Canadian Big Game Animals

Game is the term used for animals hunted for sport and/or food. In different parts of the world, types of game differ. Below is a list of Canada’s most popular big game animals.

  • Black Bear

The Black Bear inhabits heavily forested areas across Canada. They grow to between 1.5 – 1.8 meters (5 – 6 ft.) long and may weigh from 90 – 150 kg. (200 – 330 lb.) When meat or grubs are not available Black Bears will eat berries, fruit, and other plant material. Although they tend to shy away from humans, lack of readily available food can cause them to be scavengers. The range is not large, generally roaming a territory of no more than 36 sq. km. (14 sq. mi.)

black bear

  • Caribou

The woodland Caribou frequent the northern swampy forested habitats of Canada while the northern Caribou wander the Arctic tundra. These large animals move continuously and migrate in very large herds. Both male and female Caribou have large branching antlers that are irregular in shape with the females being smaller and more slender. Males can exceed 320 kg. (700 lb.) in weight and stand up to 1.4 meters (4.6 ft.) at the shoulder. Colours vary by season from brown in the summer to almost white in the northern reaches. Caribou eat grasses and low lying vegetation. They are known for consuming large quantities of lichen called reindeer moss that grows in the tundra region.
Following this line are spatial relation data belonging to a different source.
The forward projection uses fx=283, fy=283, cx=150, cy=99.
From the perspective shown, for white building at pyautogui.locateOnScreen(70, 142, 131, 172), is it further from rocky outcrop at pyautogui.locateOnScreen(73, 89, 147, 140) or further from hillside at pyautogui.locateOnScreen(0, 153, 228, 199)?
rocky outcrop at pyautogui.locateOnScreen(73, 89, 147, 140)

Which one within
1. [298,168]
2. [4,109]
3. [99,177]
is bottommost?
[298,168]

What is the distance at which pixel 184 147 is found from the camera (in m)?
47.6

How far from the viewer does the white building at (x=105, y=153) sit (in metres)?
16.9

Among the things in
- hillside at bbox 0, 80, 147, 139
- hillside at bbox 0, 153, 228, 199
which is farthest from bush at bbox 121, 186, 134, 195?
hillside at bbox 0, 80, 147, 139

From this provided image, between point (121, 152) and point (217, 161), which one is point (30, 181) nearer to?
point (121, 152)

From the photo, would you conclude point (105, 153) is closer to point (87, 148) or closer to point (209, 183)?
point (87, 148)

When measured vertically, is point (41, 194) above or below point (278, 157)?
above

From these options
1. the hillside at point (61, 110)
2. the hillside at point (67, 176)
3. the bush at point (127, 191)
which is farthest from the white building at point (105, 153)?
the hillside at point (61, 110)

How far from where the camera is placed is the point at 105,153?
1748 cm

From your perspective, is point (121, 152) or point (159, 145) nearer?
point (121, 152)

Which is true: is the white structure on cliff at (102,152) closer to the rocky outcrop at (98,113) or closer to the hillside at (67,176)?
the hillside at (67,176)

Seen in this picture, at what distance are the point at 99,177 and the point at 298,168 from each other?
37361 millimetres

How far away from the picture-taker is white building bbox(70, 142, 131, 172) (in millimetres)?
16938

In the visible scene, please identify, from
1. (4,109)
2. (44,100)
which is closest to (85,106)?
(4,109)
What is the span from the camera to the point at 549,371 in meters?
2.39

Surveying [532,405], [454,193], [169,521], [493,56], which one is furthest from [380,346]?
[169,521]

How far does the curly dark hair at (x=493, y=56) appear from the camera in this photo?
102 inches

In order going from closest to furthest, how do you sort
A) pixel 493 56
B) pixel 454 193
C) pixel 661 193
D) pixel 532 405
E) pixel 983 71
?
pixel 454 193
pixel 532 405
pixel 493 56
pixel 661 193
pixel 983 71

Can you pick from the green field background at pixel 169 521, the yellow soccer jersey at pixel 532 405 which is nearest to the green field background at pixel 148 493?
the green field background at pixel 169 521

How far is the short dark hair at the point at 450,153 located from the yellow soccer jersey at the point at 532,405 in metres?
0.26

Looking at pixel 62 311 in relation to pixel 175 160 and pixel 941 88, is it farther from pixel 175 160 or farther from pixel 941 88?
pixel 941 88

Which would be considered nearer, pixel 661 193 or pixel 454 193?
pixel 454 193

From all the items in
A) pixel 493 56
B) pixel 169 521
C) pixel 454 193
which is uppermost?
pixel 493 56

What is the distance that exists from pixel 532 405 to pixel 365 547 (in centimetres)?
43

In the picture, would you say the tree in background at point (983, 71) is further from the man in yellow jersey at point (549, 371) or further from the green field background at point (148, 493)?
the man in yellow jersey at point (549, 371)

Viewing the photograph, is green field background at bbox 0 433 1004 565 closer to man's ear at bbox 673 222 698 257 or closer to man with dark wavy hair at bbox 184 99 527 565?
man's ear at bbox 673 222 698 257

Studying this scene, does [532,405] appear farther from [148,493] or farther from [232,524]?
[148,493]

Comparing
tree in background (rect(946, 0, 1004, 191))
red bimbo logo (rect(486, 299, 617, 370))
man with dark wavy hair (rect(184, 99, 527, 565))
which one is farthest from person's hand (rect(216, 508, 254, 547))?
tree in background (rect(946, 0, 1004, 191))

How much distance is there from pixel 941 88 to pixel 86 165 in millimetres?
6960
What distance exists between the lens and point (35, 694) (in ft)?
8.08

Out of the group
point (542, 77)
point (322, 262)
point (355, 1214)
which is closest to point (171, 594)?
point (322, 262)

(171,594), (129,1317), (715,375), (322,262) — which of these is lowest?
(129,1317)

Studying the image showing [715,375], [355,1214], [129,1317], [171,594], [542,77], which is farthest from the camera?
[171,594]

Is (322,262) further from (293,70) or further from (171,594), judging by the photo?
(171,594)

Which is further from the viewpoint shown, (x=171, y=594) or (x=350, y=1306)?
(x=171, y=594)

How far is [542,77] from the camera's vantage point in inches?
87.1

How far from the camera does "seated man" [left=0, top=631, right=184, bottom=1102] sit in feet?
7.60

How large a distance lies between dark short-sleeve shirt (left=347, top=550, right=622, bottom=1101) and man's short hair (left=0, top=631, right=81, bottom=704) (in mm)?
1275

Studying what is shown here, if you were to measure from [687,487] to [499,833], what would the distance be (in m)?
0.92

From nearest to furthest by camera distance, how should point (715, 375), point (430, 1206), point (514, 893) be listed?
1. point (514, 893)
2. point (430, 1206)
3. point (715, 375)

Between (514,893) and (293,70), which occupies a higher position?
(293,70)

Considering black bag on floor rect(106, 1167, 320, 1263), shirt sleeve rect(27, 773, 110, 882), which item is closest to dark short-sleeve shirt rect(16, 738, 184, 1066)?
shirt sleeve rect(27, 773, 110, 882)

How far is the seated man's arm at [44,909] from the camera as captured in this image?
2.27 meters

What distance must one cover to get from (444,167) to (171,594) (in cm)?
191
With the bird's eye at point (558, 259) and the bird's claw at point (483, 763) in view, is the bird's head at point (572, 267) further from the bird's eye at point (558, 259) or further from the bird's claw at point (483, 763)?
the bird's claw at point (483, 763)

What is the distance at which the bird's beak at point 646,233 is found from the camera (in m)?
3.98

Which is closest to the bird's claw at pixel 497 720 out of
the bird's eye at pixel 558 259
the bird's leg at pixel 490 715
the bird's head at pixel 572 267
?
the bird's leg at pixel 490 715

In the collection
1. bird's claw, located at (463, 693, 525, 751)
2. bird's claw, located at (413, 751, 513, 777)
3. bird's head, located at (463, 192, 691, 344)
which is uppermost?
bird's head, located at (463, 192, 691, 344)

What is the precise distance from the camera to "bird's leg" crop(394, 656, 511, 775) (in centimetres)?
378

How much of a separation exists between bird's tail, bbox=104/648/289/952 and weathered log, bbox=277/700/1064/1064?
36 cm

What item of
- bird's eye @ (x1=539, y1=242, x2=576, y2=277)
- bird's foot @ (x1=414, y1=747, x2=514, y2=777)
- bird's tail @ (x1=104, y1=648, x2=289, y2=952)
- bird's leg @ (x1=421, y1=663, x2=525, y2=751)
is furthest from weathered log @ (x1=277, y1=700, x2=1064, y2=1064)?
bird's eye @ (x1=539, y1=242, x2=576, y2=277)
Their large spreading hooves are well suited for stability on the soft mucky summer surface and the winter snow.

  • Cougar

The Cougar, also known as mountain lion or puma, may grow to 1.8 meters (6 ft.) long and weigh more than 91 kg. (200 lb.) They inhabit western Canada near higher elevations of forest. Cougarshunt at night and are typical of the cat family being excellent climbers and jumpers. Litters with one to five young are born two years apart.


  • Deer

Through intensive game management, the White-tailed Deer have become the most numerous large game animal in the country. A buck may weigh up to 213 kg. (470 lb.) and stand taller than 1.1 meters (3.5 ft.) at the shoulders. Bucks develop a pair of spiked antlers in the fall of their second year. The antlers are shed after the autumn mating ritual, usually between January and April, and a larger set is grown. The doe is antlerless and smaller. They give birth to fawns that are identifiable by the white spots on their reddish – brown coat. Deer have a very keen sense of smell and generally travel into the wind unless pushed. A smaller member of the species, the Mule Deer, is found in western Canada.


  • Elk

The Elk or wapiti, is a member of the deer family found primarily in the lower Canadian Rockies. Bulls have massive antlers that may span more than 1.5 meters (5 ft.) They grow to 1.5 meters (5 ft.) at the shoulders and may weigh up to 350 kg. (770 lb.) Elkroam in herds moving from their summer habitat in the mountains to the valleys in the winter. During the fall mating season bulls often challenge each other and battle by locking horns until one falls and is forced to leave the herd. Occasionally both animals will permanently lock horns during the violent duel and perish.


  • Grizzly Bear

The Grizzly Bear is found in regions of western Canada where the mountain rivers provide them the salmon that form part of their diet. These large bears grow to 2.8 meters (9 ft.) in length in may weigh up to 410 kg. (900 lb.) In spite of their size and apparent clumsiness, bears can run up to 40 km (25 mi) per hour. The name Grizzly derives from the white tips on the brown fur. Except during mating season, bears are solitary animals roaming their own territory.


  • Moose

The Moose is the largest member of the deer family. It is a massive animal standing as tall as 2.3 meters (7.5 ft.) at the shoulders. Large bulls may weigh up to 825 kg. (1,820 lb.) with racks known to reach 2 meters (6.6 ft.) across. Hunting season generally begins after the rut in September when bulls may still answer a call. They are found primarily in moist woods and may wade into lakes to feed on aquatic plants, especially water lilies. It is unlawful to hunt moose while they are swimming. The cow gives birth to one, possibly two, and occasionally three calves in the spring.


Throughout the year wildlife viewing is possible in Canada wilderness where you can approach and observe many of these species up close in pristine natural environments.